NOX2-Deficient Pulmonary Neutrophils and Macrophages Have Lower PD-L1 Expression and May Aggravate Allergic Lung Inflammation through Affecting ILC Populations

Abstract

Abstract Redox balance plays an important role in the pathogenesis of allergic asthma. We previously reported that NADPH oxidase 2 (NOX2)-derived ROS may modulate tissue inflammation through affecting neutrophil programmed cell death 1 ligand 1 (PD-L1) expression. To reveal the role of NOX2 in regulating PD-L1 expressions on pulmonary neutrophils and macrophages and in ILC differentiation, we established an allergic asthma model using NOX2-deficient (Cybb−/−)mice stimulated with the Dermatophagoides pteronyssinus(Der p) extract along with LPS. We first found that NOX2 deficiency led to increased group 2 innate lymphoid cell (ILC2) in Der p extract induced lung inflammation. The cell numbers of neutrophil, eosinophil and alveolar macrophage (AM) also increased in the stimulated Cybb−/−mice when compared with WT mice.
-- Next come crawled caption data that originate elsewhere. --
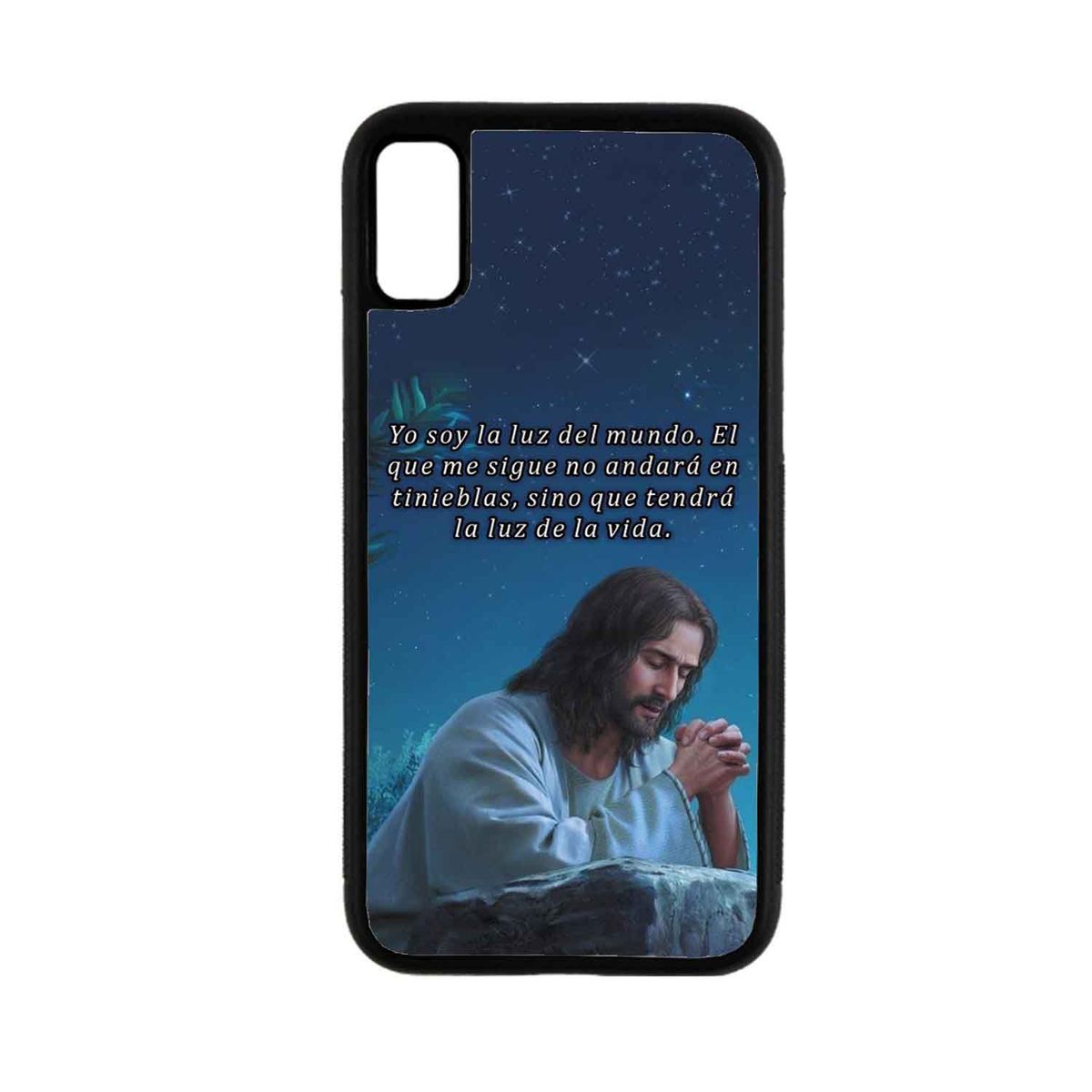 GENERICO - Funda Protector Case Para IPHONE X XS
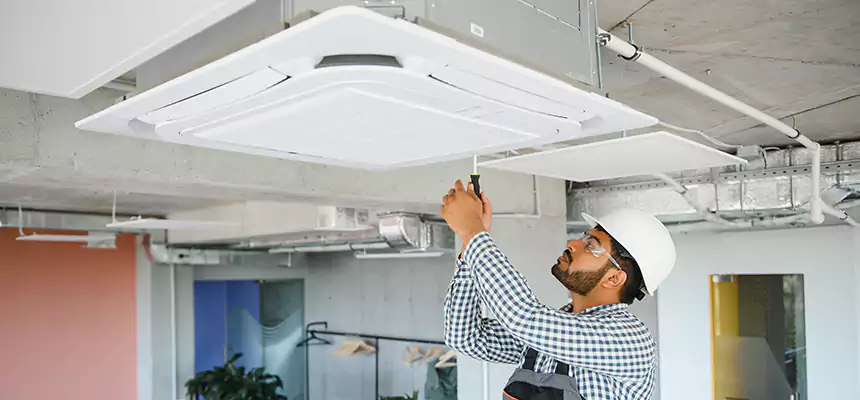 Moisture Control & Condensation Fixes in Duct Systems in North Ridgeville, OH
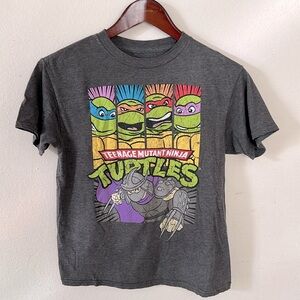 Teenage Mutant Ninja Turtles Kids Retro Shirt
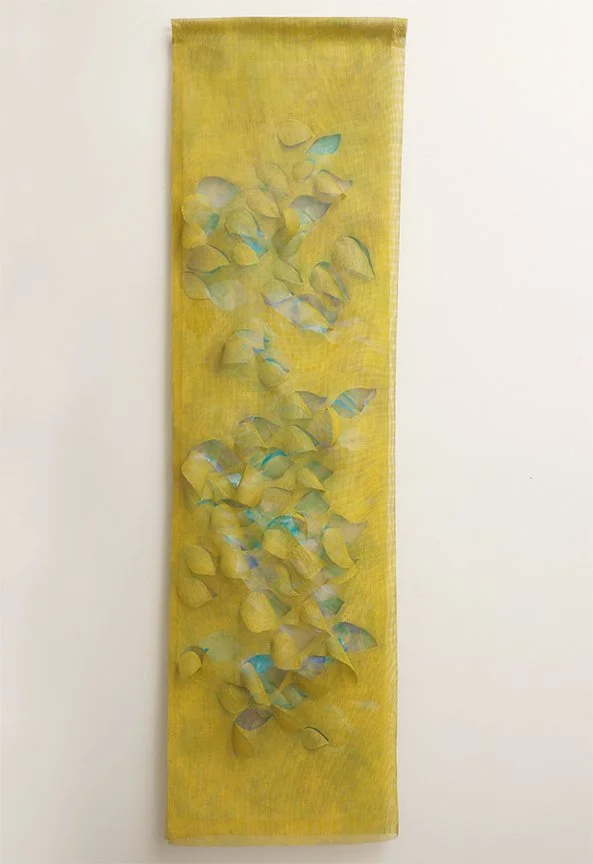 Babylon ll    |    69 1/2" x 22" x 5"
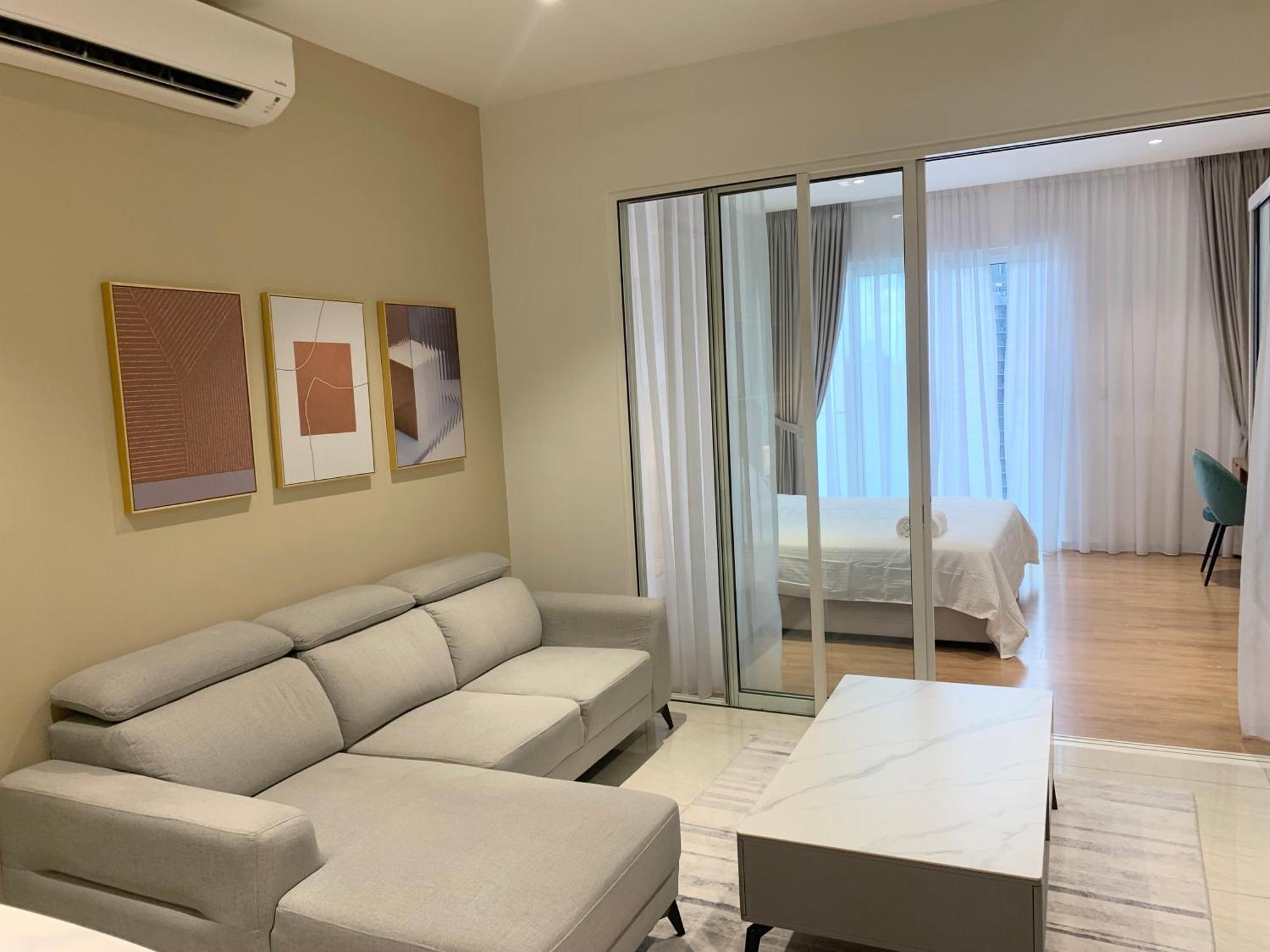 Quill Residences Klcc By Mb กัวลาลัมเปอร์ ภายนอก รูปภาพ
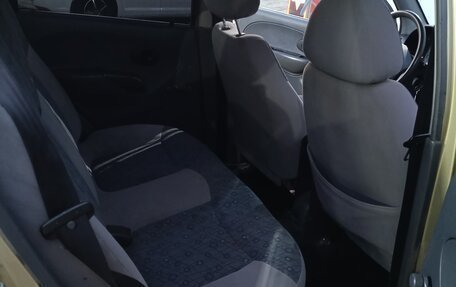 Daewoo Matiz I, 2008 год, 200 000 рублей, 4 фотография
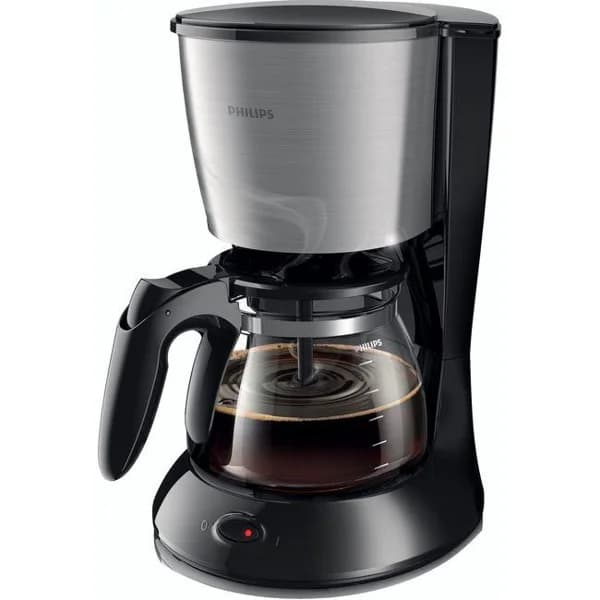 Cafetera de Goteo, 10-15 tazas, HD7462/20 Daily PHILIPS - 1 ud - Imagen del producto en Findit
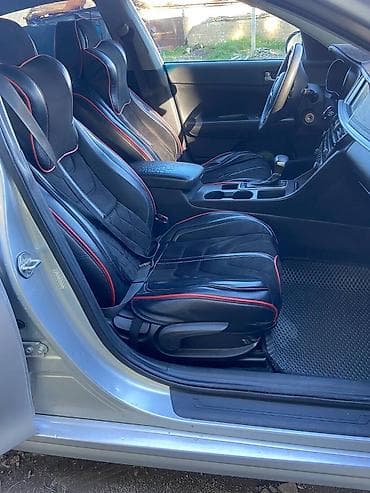 авто к 5: Kia Optima: 2019 г., 2.5 л, Автомат, Бензин, Седан — 8
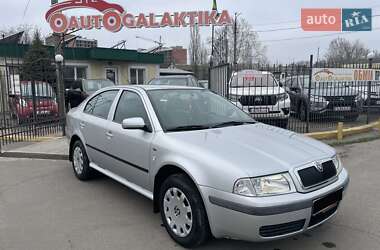 Лифтбек Skoda Octavia 2002 в Николаеве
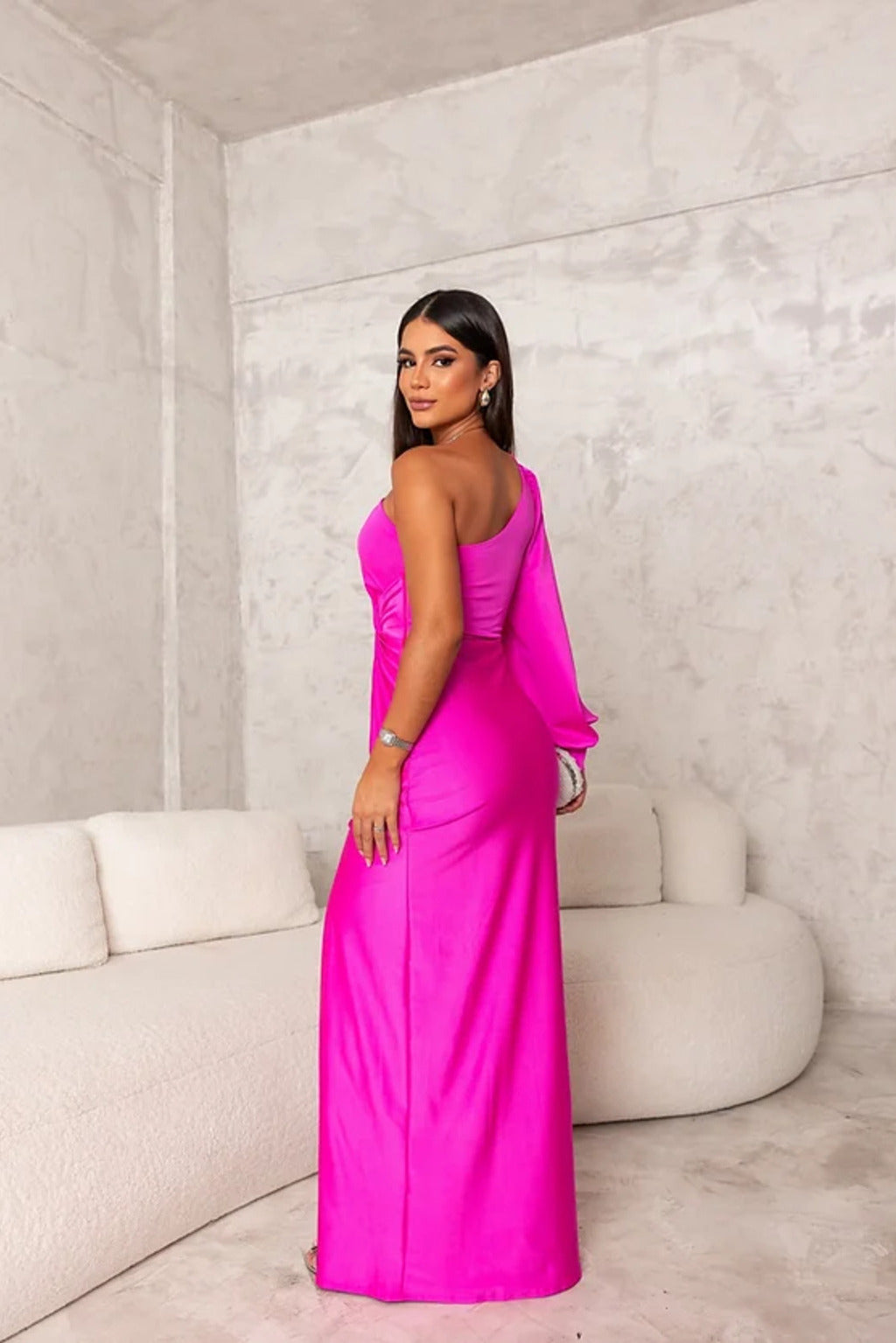 Elizabeth | Elegant Maxi Dress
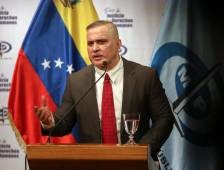 El fiscal general de Venezuela Tarek William Saab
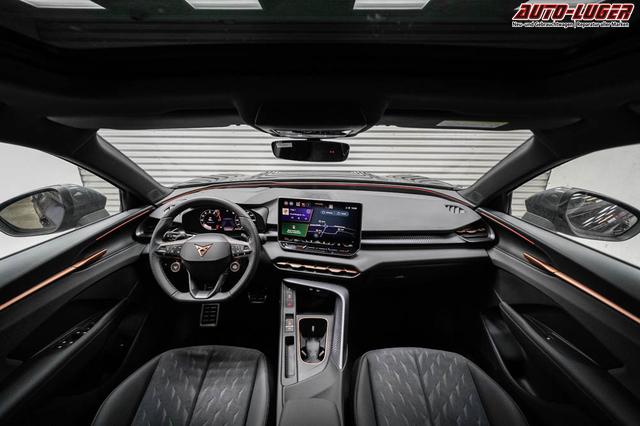 Cupra Terramar 2,0 TSI DSG 4x4 VZ - LAGER 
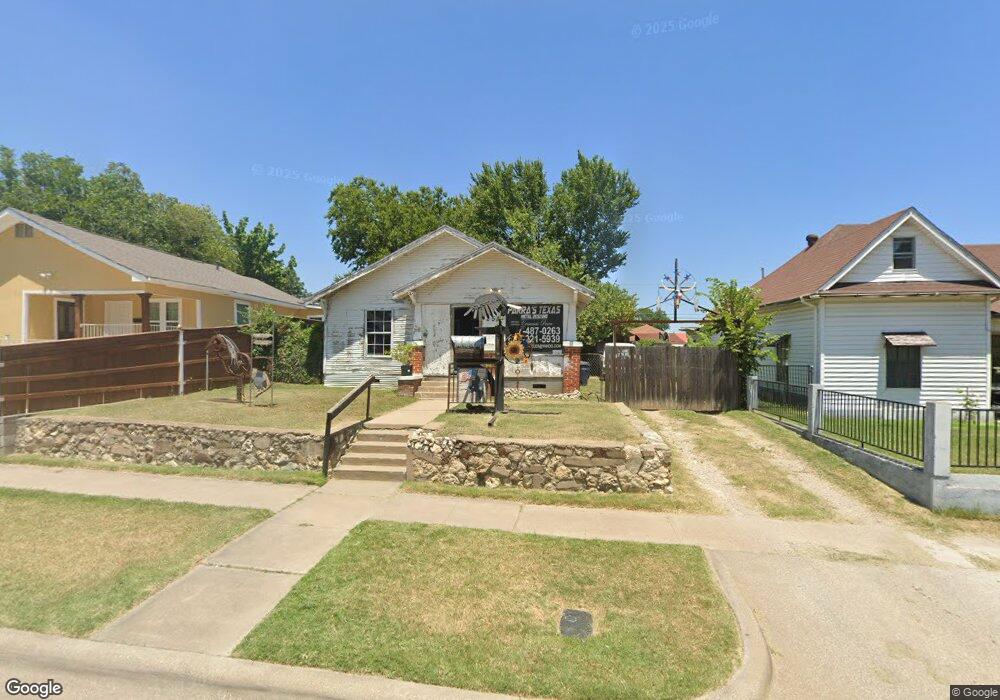 2514 NW 27th St, Fort Worth, TX 76106 - photo 1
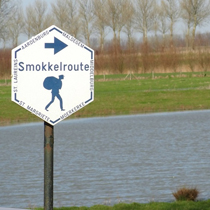 Smokkelroute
The AM in Cybb−/−mice expressed higher levels of CD11b and the M2 marker CD163 and produced more TNF-α. Moreover, the Cybb−/−neutrophils and AMs had low PD-L1 expressions while ILC2s had significant levels of programmed cell death 1 (PD-1) expression in the inflammatory lungs. Altogether, these results indicated that NOX2 deficiency may lead to downregulation of PD-L1 expression on neutrophils and AMs while eliciting the M2 phenotype and inducing higher amounts of pro-inflammatory cytokine production. Our results suggested that the lowered PDL1 on NOX2-deficient neutrophils and AMs may aggravate allergic Inflammation through affecting ILC populations in the lung.